## Entries on spatial positioning
-----

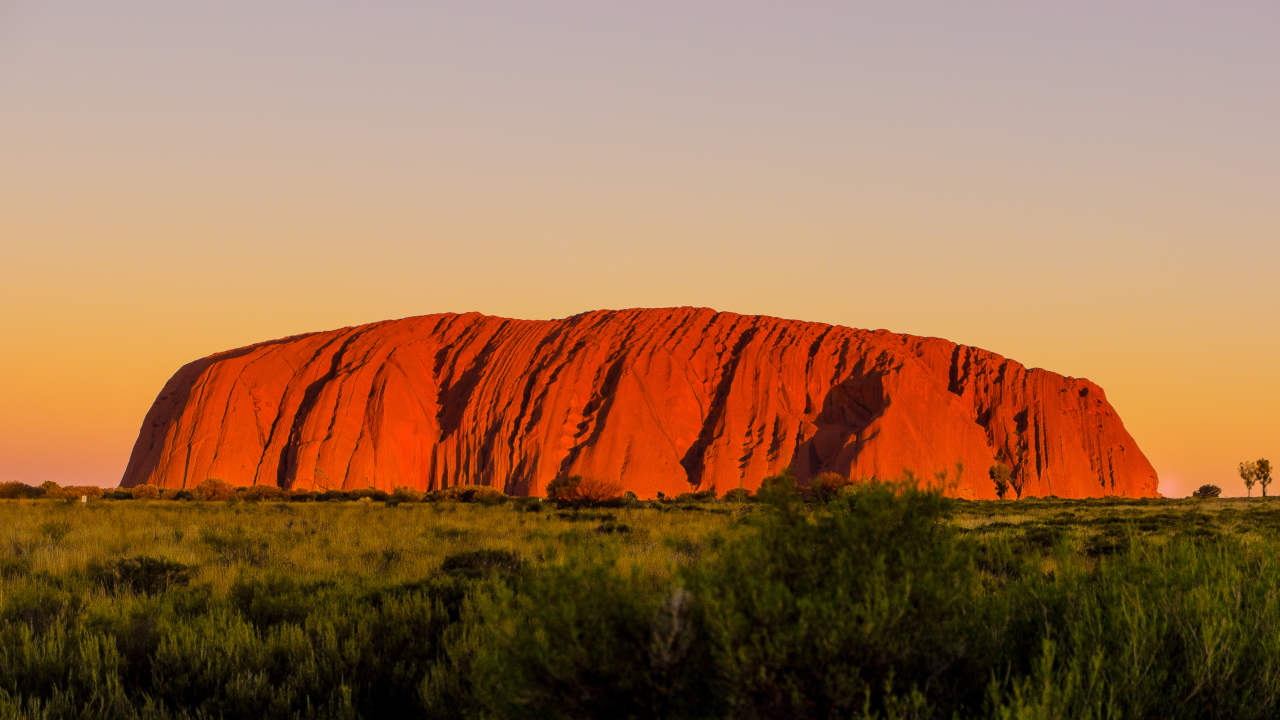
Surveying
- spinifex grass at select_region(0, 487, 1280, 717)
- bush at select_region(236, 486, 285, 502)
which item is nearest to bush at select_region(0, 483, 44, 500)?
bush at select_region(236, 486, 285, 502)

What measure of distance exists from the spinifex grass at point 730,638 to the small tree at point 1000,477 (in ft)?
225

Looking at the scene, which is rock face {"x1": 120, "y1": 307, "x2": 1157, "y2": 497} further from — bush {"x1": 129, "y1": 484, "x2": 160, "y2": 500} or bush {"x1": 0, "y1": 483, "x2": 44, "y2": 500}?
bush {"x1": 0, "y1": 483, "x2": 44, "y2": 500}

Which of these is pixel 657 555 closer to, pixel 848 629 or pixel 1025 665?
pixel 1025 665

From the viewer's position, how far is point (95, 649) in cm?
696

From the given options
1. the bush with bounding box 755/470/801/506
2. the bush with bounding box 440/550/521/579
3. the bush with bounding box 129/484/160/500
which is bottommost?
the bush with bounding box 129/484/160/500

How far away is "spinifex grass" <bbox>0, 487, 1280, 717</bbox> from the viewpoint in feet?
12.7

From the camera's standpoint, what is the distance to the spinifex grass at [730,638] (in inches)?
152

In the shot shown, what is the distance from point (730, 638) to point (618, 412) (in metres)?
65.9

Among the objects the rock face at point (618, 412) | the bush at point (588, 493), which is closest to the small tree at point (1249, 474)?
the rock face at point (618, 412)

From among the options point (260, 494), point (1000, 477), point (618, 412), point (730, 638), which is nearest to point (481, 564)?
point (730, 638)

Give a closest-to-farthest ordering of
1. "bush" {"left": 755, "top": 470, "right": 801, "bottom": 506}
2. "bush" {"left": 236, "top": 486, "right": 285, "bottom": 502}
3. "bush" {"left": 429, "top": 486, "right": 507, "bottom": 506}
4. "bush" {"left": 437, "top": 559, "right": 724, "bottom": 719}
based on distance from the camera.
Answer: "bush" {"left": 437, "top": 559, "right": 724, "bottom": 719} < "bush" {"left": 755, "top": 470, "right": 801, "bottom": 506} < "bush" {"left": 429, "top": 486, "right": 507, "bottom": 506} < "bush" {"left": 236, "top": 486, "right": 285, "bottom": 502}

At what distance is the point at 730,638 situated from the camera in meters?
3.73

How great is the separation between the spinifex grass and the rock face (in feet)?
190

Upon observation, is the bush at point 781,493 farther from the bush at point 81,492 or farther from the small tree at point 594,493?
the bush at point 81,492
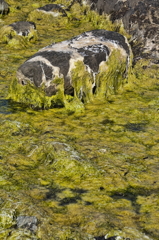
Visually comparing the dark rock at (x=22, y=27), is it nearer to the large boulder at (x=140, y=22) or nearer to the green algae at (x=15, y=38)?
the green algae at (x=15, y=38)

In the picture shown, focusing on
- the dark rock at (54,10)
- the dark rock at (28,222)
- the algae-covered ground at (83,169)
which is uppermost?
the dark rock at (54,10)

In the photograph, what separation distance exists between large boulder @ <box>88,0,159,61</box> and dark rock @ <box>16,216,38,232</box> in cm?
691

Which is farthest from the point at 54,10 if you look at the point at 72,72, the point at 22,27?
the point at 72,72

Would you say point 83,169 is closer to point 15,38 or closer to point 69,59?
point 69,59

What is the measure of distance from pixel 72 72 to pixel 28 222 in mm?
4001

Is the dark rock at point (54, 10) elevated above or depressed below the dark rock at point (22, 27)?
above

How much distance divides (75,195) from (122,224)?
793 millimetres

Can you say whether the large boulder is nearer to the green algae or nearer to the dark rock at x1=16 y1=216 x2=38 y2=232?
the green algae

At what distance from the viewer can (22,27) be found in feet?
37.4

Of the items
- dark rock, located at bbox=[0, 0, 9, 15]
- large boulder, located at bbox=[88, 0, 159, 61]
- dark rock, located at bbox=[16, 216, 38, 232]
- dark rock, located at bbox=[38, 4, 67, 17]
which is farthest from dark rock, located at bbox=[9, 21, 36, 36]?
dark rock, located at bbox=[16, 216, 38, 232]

-----

## Problem
Copy the records verbatim, beginning at the line that contains "In the photograph, what" and ending after the line that contains "793 millimetres".

## Answer for this exercise
In the photograph, what separation distance exists between large boulder @ <box>88,0,159,61</box> and dark rock @ <box>16,216,38,232</box> in cm?
691

Which is farthest from the point at 54,10 if you look at the point at 72,72, the point at 22,27?
the point at 72,72

Would you say point 83,169 is closer to point 15,38 or closer to point 69,59?
point 69,59

What is the measure of distance from pixel 72 72 to pixel 28 222 in mm?
4001

Is the dark rock at point (54, 10) elevated above or depressed below the dark rock at point (22, 27)?
above

How much distance divides (75,195) from (122,224)?
793 millimetres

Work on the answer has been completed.